• [What to produce] Could you return, word for word, the stretch of the Local Bounti prospectus supplement from "Filed Pursuant to" through "this prospectus supplement."?

• [Supplied text]

━━━━

Filed Pursuant to Rule 424(b)(3)
Registration No. 333-261578
PROSPECTUS SUPPLEMENT NO. 3
(to Prospectus dated May 2, 2022)
Local Bounti Corporation
Up to 71,975,761 Shares of Common Stock
Up to 11,539,216 Shares of Common Stock Issuable Upon Exercise of Warrants
Up to 5,333,333 Warrants
This prospectus supplement supplements the prospectus dated May 2, 2022 (the Prospectus), which forms a part of our registration statement on Form S-1 (No. 333-261578). This prospectus supplement is being filed to update and supplement the information in the Prospectus with the information contained in our Current Report on Form 8-K, filed with the Securities and Exchange Commission on June 23, 2022 (the Current Report). Accordingly, we have attached the Current Report to this prospectus supplement.

━━━━

• [Information given]

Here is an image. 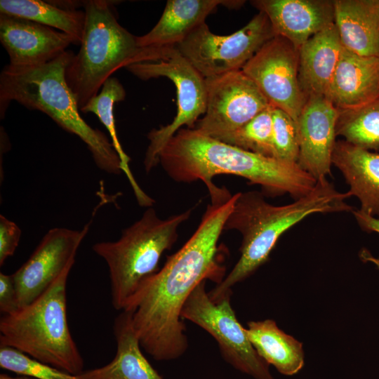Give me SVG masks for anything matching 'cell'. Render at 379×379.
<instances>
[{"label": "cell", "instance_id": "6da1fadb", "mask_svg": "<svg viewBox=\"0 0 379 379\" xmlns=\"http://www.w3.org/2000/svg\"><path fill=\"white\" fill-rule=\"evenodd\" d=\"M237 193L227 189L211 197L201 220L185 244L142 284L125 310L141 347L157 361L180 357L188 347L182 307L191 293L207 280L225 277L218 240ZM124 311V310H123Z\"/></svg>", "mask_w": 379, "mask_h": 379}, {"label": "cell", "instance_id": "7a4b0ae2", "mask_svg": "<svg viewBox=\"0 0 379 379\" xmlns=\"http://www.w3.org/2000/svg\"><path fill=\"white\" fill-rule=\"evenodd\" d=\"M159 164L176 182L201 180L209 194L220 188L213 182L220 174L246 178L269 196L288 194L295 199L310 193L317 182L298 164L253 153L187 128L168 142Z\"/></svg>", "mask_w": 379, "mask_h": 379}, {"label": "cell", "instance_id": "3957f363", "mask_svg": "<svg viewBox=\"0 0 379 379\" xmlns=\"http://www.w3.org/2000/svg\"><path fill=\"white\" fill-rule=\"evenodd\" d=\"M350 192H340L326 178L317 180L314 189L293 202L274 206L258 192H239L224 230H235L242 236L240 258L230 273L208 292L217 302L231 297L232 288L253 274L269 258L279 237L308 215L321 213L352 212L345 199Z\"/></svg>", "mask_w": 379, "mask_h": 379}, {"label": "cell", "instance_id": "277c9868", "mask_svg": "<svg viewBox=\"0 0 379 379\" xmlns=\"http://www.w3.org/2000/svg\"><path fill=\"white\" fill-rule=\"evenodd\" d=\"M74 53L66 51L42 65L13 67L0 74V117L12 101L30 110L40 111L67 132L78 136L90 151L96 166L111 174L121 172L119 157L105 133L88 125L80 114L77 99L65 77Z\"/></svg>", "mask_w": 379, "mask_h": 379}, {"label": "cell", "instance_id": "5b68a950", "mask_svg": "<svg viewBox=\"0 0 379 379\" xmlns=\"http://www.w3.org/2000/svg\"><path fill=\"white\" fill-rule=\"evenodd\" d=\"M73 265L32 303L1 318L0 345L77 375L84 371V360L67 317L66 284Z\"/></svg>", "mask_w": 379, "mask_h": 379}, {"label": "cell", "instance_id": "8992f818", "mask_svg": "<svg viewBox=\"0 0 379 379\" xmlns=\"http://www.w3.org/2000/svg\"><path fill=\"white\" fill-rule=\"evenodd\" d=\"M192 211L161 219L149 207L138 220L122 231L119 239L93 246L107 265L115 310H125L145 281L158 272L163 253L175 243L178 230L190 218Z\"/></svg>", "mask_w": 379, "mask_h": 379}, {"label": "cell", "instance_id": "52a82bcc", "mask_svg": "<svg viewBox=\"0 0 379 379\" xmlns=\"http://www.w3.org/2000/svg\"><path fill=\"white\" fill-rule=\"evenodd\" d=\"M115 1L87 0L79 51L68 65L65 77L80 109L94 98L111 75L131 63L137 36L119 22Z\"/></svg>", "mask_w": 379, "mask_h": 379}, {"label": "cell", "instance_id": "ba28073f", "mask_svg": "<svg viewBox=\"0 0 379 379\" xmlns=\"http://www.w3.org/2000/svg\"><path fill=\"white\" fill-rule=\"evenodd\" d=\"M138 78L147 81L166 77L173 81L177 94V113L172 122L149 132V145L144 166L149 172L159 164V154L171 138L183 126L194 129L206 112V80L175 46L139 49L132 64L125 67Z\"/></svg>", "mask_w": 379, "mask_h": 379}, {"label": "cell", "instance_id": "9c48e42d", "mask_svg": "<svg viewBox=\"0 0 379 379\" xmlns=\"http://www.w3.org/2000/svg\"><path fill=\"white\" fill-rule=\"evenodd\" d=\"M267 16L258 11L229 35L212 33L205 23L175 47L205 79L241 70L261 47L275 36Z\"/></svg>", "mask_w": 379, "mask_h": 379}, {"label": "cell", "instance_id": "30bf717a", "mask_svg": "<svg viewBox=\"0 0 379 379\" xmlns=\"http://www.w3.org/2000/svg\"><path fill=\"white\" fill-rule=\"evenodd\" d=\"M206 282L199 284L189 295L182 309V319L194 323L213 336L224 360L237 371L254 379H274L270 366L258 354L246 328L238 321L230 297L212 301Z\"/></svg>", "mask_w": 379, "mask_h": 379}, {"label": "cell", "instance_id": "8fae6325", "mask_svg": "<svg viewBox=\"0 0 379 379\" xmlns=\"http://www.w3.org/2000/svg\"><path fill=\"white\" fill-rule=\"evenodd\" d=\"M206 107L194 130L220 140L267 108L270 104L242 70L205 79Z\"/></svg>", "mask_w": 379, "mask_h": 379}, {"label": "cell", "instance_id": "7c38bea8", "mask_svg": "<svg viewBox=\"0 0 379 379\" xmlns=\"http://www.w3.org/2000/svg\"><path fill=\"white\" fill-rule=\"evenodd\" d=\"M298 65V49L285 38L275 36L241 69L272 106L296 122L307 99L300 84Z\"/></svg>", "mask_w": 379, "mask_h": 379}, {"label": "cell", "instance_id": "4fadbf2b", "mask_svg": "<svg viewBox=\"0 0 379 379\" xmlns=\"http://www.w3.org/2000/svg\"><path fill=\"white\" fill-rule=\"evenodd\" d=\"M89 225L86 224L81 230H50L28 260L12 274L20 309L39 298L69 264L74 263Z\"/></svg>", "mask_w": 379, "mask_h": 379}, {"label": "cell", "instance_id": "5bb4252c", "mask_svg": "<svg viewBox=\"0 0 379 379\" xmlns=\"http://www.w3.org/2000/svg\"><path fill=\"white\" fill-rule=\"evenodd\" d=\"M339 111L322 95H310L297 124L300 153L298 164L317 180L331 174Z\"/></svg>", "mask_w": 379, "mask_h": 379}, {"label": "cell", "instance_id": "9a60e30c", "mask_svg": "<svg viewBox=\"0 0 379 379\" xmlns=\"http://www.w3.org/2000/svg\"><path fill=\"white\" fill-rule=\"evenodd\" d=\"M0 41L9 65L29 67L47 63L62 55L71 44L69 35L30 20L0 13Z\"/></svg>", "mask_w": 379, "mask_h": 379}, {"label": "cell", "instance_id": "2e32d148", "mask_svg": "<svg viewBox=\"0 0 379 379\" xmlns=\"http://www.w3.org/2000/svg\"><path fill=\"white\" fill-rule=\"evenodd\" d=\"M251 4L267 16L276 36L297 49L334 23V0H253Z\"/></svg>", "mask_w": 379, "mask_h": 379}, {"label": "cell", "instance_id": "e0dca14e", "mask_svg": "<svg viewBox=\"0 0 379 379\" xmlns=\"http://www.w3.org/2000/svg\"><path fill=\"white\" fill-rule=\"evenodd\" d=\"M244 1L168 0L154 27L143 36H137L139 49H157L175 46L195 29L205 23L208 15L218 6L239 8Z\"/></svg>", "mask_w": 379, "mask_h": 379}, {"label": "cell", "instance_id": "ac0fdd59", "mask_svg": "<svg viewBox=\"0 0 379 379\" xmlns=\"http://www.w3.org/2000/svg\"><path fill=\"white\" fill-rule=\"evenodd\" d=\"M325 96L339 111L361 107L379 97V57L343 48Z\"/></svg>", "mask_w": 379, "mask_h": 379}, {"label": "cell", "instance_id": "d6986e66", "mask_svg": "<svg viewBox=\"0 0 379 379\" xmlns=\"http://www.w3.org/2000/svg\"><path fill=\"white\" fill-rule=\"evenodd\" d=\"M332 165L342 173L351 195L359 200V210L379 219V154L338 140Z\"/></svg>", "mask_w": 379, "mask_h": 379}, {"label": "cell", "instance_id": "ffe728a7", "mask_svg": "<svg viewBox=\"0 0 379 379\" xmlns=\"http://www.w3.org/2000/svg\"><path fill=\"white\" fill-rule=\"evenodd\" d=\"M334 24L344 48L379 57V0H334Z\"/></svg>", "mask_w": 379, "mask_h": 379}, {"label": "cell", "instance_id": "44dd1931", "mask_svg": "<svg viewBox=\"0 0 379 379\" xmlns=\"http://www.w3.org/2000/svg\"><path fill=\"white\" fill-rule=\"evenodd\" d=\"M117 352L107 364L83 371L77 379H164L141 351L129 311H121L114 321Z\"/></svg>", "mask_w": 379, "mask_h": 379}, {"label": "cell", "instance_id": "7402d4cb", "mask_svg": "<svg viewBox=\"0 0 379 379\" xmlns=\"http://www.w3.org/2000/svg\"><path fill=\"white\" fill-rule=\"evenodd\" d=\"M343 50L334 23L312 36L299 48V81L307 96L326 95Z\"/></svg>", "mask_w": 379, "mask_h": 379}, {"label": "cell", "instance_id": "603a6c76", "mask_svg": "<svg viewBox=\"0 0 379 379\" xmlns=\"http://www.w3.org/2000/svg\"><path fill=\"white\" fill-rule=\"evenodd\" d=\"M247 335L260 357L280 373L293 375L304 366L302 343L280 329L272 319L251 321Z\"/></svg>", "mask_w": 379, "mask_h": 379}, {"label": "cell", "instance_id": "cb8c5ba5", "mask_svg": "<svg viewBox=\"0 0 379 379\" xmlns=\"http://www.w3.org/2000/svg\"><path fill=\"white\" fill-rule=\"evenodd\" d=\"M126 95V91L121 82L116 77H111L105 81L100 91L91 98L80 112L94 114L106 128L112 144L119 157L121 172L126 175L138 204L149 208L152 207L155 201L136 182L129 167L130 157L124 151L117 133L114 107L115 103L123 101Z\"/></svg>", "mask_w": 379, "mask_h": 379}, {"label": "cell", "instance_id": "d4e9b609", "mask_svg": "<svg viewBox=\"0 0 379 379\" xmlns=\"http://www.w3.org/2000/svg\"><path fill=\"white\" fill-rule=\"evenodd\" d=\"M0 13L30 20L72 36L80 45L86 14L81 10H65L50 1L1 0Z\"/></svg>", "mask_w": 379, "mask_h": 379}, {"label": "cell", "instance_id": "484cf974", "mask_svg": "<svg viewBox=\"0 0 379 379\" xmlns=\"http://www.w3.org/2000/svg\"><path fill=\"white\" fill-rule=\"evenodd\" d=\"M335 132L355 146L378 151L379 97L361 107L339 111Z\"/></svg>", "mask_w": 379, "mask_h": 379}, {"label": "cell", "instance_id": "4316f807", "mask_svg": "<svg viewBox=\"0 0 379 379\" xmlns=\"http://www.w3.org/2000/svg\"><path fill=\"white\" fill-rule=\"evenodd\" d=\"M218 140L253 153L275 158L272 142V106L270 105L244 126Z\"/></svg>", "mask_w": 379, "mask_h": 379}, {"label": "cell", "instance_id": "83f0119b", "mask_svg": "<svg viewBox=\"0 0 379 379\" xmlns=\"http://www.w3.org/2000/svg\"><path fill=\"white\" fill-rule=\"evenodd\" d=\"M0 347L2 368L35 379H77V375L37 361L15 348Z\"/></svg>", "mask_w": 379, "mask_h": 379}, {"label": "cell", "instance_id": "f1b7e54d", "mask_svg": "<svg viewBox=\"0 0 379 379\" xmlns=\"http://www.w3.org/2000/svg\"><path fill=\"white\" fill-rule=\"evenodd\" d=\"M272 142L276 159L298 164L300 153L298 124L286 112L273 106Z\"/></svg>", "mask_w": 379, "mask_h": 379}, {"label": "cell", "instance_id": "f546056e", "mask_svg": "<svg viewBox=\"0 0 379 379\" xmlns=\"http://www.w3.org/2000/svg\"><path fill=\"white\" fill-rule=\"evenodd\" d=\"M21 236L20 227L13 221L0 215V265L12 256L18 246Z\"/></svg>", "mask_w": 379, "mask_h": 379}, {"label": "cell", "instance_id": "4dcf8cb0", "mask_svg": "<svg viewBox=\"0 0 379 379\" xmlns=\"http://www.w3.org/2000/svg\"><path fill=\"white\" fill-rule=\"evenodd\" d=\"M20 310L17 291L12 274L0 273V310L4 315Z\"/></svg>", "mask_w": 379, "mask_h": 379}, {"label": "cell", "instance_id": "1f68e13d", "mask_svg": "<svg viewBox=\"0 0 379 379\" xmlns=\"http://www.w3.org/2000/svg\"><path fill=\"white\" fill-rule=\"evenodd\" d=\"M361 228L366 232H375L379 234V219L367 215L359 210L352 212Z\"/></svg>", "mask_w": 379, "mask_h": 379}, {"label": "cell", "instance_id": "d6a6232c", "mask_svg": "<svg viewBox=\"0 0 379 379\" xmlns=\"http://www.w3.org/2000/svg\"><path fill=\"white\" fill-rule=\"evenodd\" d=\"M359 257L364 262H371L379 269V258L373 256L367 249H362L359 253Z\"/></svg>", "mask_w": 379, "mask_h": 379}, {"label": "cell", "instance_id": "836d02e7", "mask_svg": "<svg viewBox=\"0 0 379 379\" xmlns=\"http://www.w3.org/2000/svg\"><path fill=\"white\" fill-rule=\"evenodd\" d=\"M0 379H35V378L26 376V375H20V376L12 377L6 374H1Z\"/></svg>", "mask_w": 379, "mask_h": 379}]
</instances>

━━━━

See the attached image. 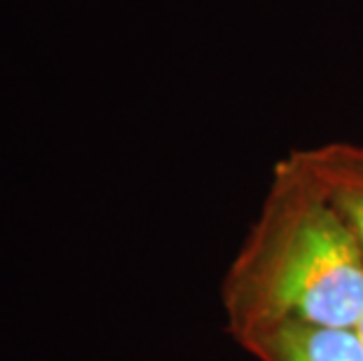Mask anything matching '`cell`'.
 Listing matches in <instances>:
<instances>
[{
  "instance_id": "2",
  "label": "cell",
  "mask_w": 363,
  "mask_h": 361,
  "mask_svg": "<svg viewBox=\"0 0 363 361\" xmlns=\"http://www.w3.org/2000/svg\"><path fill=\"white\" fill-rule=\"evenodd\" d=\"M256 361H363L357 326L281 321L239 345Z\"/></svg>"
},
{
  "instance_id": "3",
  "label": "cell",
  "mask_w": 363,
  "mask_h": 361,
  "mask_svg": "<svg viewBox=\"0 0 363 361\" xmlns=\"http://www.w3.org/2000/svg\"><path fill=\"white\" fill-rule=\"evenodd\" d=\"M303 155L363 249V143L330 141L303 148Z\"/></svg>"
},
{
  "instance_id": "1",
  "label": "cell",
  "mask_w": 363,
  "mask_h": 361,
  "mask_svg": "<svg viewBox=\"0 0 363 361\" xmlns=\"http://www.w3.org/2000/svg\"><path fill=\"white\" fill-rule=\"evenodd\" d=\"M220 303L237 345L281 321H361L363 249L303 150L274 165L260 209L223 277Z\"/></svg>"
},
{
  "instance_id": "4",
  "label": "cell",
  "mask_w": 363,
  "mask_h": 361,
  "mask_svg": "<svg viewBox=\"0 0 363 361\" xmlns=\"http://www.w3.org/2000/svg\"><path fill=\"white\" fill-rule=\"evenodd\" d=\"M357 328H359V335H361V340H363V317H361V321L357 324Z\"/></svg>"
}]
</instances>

━━━━

• [Task response]
Filed Pursuant to Rule 424(b)(3)
Registration No. 333-261578
PROSPECTUS SUPPLEMENT NO. 3
(to Prospectus dated May 2, 2022)
Local Bounti Corporation
Up to 71,975,761 Shares of Common Stock
Up to 11,539,216 Shares of Common Stock Issuable Upon Exercise of Warrants
Up to 5,333,333 Warrants
This prospectus supplement supplements the prospectus dated May 2, 2022 (the Prospectus), which forms a part of our registration statement on Form S-1 (No. 333-261578). This prospectus supplement is being filed to update and supplement the information in the Prospectus with the information contained in our Current Report on Form 8-K, filed with the Securities and Exchange Commission on June 23, 2022 (the Current Report). Accordingly, we have attached the Current Report to this prospectus supplement.